RECORDS FOR PROCESSING start
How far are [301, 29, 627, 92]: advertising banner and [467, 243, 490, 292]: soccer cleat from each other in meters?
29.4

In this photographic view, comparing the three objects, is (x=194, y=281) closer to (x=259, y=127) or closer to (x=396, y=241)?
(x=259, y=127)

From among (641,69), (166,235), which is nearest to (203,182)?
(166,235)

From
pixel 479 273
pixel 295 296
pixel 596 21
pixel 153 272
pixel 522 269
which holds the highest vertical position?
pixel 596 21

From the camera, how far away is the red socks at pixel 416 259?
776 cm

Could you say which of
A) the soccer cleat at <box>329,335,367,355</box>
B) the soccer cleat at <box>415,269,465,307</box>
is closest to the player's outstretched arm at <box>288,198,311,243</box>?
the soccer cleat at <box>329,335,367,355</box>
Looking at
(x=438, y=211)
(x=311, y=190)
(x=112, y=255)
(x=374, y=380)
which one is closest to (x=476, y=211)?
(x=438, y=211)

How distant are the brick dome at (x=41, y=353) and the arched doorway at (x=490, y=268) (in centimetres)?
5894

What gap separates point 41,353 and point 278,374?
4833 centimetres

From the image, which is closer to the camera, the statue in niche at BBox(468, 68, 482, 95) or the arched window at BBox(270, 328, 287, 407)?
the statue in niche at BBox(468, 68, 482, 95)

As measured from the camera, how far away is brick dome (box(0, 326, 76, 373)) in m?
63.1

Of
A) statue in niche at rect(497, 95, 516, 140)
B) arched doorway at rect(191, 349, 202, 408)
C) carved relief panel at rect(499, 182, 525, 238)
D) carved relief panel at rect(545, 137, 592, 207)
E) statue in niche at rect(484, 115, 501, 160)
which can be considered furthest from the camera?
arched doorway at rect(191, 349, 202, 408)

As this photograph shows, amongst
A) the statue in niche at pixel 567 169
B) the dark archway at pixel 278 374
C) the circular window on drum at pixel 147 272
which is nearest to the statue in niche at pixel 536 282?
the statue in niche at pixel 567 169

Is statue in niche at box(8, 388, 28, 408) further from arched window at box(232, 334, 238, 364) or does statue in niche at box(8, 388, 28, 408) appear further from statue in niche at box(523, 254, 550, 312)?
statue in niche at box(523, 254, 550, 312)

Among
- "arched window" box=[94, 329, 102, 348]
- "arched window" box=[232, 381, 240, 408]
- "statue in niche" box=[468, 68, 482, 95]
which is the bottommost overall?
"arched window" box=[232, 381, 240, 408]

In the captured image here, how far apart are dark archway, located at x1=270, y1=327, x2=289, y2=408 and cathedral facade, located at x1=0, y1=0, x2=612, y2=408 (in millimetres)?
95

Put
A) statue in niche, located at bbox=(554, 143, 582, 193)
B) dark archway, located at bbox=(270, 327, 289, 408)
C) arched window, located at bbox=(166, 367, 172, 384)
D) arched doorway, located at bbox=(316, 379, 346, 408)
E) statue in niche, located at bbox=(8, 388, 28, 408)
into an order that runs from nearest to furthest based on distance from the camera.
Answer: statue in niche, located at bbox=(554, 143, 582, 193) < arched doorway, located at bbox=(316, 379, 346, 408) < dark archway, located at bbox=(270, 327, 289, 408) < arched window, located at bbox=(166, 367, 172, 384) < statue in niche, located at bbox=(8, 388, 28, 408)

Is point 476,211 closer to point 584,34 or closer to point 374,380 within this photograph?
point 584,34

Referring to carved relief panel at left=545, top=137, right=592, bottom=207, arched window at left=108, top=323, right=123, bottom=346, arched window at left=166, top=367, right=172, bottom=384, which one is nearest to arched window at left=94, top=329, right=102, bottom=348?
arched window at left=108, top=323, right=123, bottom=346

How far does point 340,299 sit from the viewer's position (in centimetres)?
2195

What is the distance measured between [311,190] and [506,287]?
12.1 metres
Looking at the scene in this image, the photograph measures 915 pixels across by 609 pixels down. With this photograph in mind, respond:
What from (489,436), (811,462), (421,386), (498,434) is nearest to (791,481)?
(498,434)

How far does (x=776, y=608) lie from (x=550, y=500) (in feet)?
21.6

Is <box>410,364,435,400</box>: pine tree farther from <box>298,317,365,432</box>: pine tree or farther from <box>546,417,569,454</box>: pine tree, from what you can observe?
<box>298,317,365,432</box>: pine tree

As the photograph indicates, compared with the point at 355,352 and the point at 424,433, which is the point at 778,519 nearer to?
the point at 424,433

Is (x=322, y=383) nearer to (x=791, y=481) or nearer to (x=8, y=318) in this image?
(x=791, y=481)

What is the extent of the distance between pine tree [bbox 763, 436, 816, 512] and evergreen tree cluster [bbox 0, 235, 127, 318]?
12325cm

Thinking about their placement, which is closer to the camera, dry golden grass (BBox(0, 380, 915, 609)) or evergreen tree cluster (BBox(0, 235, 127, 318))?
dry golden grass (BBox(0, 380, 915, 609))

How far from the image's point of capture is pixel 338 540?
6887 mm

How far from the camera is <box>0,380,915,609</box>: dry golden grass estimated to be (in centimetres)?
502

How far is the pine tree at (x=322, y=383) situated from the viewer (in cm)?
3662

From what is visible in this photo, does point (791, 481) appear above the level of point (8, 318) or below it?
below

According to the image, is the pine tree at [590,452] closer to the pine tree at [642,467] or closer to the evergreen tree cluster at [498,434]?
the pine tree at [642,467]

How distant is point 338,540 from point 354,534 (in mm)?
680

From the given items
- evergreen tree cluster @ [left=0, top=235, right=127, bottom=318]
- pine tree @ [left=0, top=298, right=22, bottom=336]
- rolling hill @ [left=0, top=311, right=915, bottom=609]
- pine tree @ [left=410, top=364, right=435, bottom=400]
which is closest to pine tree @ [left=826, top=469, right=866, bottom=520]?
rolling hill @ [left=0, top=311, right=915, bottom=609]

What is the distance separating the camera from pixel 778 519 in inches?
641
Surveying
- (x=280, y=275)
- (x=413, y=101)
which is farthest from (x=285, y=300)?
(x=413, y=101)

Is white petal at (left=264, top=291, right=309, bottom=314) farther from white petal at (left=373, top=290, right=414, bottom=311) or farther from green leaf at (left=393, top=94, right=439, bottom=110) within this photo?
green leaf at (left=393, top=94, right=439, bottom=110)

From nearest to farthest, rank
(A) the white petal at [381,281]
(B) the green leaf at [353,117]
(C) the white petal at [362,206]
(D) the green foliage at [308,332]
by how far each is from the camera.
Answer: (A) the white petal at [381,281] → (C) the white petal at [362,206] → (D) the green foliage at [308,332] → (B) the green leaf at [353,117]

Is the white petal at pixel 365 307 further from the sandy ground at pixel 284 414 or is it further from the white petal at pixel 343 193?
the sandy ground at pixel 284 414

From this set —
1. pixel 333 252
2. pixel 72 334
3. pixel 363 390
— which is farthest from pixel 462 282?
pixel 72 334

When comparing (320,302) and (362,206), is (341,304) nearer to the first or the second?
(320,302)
RECORDS FOR PROCESSING end
> **EXERCISE AIM**: Repeat only what runs from the line holding "What is the distance separating" to the end of the data, keeping every line exactly as written, first and last included.

> **FULL SOLUTION**:
What is the distance separating the camera from pixel 778 519 in inches?
641
Surveying
- (x=280, y=275)
- (x=413, y=101)
which is farthest from (x=285, y=300)?
(x=413, y=101)

Is white petal at (left=264, top=291, right=309, bottom=314) farther from white petal at (left=373, top=290, right=414, bottom=311) or farther from green leaf at (left=393, top=94, right=439, bottom=110) within this photo?
green leaf at (left=393, top=94, right=439, bottom=110)

From nearest to farthest, rank
(A) the white petal at [381,281]
(B) the green leaf at [353,117]
(C) the white petal at [362,206]
(D) the green foliage at [308,332]
by how far each is from the camera.
Answer: (A) the white petal at [381,281] → (C) the white petal at [362,206] → (D) the green foliage at [308,332] → (B) the green leaf at [353,117]

Is the white petal at pixel 365 307 further from the sandy ground at pixel 284 414 or is it further from the white petal at pixel 343 193?
the sandy ground at pixel 284 414

From this set —
1. pixel 333 252
2. pixel 72 334
3. pixel 363 390
— which is farthest from pixel 462 282?
pixel 72 334

When comparing (320,302) and (362,206), is (341,304) nearer to the first or the second?
(320,302)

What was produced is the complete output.